▶ _EXERCISE TASK_: Rewrite the records below, changing every "shadow on turf" to "shade on the turf" and keeping everything else the same. Leave out the pictures.

Dataset records
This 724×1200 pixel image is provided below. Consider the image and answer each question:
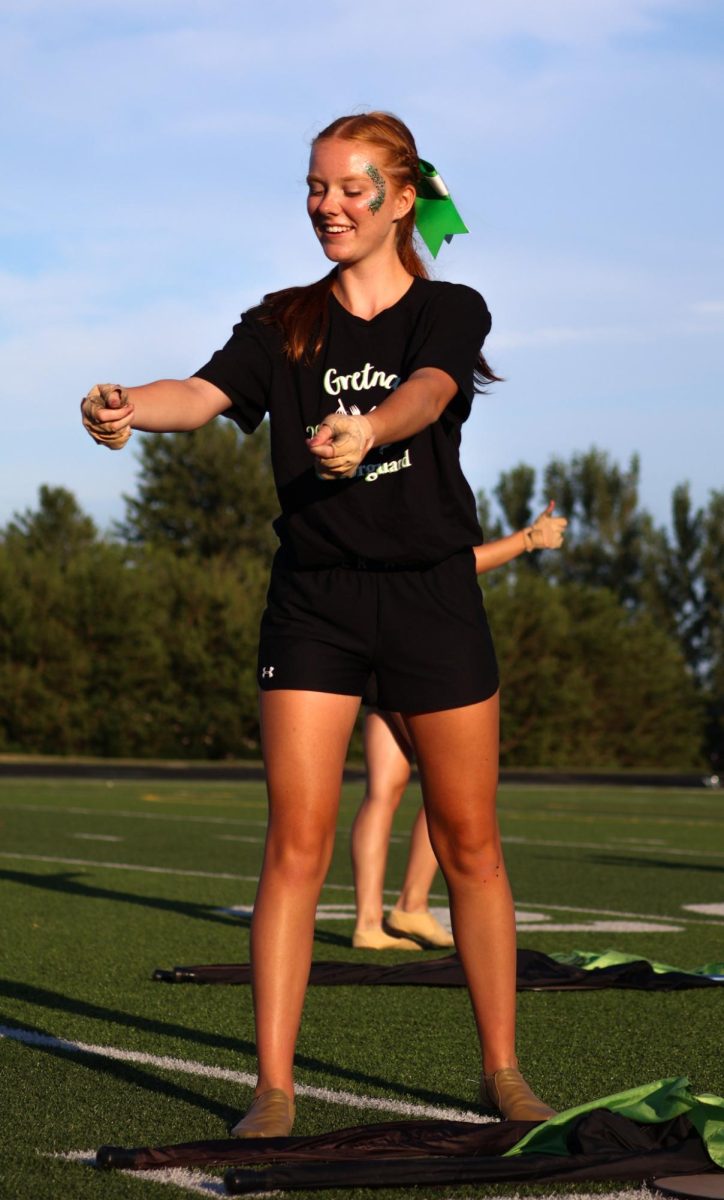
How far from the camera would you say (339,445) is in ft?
11.4

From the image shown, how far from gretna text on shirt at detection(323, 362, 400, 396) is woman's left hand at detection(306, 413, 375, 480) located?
0.58 meters

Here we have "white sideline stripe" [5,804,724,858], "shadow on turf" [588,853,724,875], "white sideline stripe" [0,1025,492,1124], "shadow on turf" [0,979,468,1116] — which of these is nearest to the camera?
"white sideline stripe" [0,1025,492,1124]

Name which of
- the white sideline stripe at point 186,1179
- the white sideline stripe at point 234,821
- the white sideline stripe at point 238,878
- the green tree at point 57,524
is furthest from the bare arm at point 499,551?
the green tree at point 57,524

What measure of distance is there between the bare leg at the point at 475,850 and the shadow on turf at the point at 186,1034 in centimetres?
38

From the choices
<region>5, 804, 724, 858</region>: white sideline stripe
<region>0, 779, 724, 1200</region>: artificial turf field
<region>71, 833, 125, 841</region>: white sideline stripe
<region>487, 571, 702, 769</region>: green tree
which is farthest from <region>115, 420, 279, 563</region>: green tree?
<region>0, 779, 724, 1200</region>: artificial turf field

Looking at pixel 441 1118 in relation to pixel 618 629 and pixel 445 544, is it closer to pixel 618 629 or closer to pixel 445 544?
pixel 445 544

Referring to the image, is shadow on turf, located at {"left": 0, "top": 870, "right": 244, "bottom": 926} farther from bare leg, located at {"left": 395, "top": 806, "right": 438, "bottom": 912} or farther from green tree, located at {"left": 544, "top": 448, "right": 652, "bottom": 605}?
green tree, located at {"left": 544, "top": 448, "right": 652, "bottom": 605}

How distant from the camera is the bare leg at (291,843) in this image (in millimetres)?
4051

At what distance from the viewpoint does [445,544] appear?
411cm

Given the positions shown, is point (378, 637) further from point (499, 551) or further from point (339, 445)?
point (499, 551)

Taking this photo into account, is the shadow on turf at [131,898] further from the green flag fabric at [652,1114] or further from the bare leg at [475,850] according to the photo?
the green flag fabric at [652,1114]

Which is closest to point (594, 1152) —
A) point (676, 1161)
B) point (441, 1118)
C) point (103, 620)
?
point (676, 1161)

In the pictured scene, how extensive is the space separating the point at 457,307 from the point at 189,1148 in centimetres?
194

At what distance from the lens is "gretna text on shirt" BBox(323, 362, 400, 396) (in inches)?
163
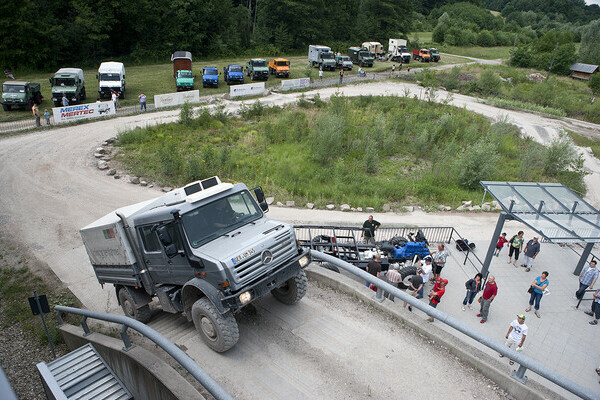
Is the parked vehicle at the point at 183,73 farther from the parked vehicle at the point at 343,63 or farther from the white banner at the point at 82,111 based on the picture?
the parked vehicle at the point at 343,63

▶ _TASK RESPONSE_:
This 724×1200 pixel image is provided below. Consider the image and answer each question:
How far from the camera would you say (339,445) is in ft?
11.4

From the image shown, how far from gretna text on shirt at detection(323, 362, 400, 396) is woman's left hand at detection(306, 413, 375, 480) located?
0.58 meters

Here we have "white sideline stripe" [5,804,724,858], "shade on the turf" [588,853,724,875], "white sideline stripe" [0,1025,492,1124], "shade on the turf" [0,979,468,1116] — which of these is nearest to the camera?
"white sideline stripe" [0,1025,492,1124]

Name which of
- the white sideline stripe at point 186,1179
- the white sideline stripe at point 234,821
- the white sideline stripe at point 238,878
- the green tree at point 57,524
is furthest from the bare arm at point 499,551?
the green tree at point 57,524

What measure of distance is there between the bare leg at the point at 475,850 and the shade on the turf at the point at 186,1034 in centimetres?
38

From the choices
<region>5, 804, 724, 858</region>: white sideline stripe
<region>0, 779, 724, 1200</region>: artificial turf field
<region>71, 833, 125, 841</region>: white sideline stripe
<region>487, 571, 702, 769</region>: green tree
which is farthest from <region>115, 420, 279, 563</region>: green tree?
<region>0, 779, 724, 1200</region>: artificial turf field

Looking at pixel 441 1118 in relation to pixel 618 629 and pixel 445 544, is it closer to pixel 618 629 or closer to pixel 445 544?
pixel 445 544

Referring to the image, is shade on the turf, located at {"left": 0, "top": 870, "right": 244, "bottom": 926} farther from bare leg, located at {"left": 395, "top": 806, "right": 438, "bottom": 912} or farther from green tree, located at {"left": 544, "top": 448, "right": 652, "bottom": 605}?
green tree, located at {"left": 544, "top": 448, "right": 652, "bottom": 605}

How distant from the camera is the bare leg at (291,843) in this image (in millimetres)?
4051

At what distance from the viewpoint does [445,544] appear?
411cm

Given the positions shown, is point (378, 637) further from point (499, 551) or further from point (339, 445)?
point (499, 551)

Taking this photo into account, is the shade on the turf at [131,898] further from the green flag fabric at [652,1114] or further from the bare leg at [475,850] according to the photo?
the green flag fabric at [652,1114]

Which is closest to point (594, 1152) —
A) point (676, 1161)
B) point (441, 1118)
C) point (103, 620)
?
point (676, 1161)

In the pictured scene, how extensive is the space separating the point at 457,307 from the point at 189,1148 in centimetres?
194

At what distance from the lens is "gretna text on shirt" BBox(323, 362, 400, 396) (in inches)?
163
Is the parked vehicle at the point at 183,73 farther from the parked vehicle at the point at 343,63 or farther from the white banner at the point at 82,111 based on the picture?
the parked vehicle at the point at 343,63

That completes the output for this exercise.